Return all of the entries below exactly as they are given.

▶ _PROVIDED DATA_
-- -- --

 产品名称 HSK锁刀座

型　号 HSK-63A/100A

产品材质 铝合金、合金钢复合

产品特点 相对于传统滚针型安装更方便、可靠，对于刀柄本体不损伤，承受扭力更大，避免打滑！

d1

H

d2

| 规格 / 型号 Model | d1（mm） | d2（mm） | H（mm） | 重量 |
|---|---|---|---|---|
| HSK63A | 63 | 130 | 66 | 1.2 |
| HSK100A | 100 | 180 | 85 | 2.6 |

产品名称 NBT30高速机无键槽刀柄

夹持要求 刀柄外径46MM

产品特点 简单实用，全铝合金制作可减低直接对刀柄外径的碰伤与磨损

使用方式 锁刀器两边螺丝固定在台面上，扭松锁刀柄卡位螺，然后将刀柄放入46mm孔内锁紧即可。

-- -- --

▶ _EXERCISE OUTPUT_
 产品名称 HSK锁刀座

型　号 HSK-63A/100A

产品材质 铝合金、合金钢复合

产品特点 相对于传统滚针型安装更方便、可靠，对于刀柄本体不损伤，承受扭力更大，避免打滑！

d1

H

d2

| 规格 / 型号 Model | d1（mm） | d2（mm） | H（mm） | 重量 |
|---|---|---|---|---|
| HSK63A | 63 | 130 | 66 | 1.2 |
| HSK100A | 100 | 180 | 85 | 2.6 |

产品名称 NBT30高速机无键槽刀柄

夹持要求 刀柄外径46MM

产品特点 简单实用，全铝合金制作可减低直接对刀柄外径的碰伤与磨损

使用方式 锁刀器两边螺丝固定在台面上，扭松锁刀柄卡位螺，然后将刀柄放入46mm孔内锁紧即可。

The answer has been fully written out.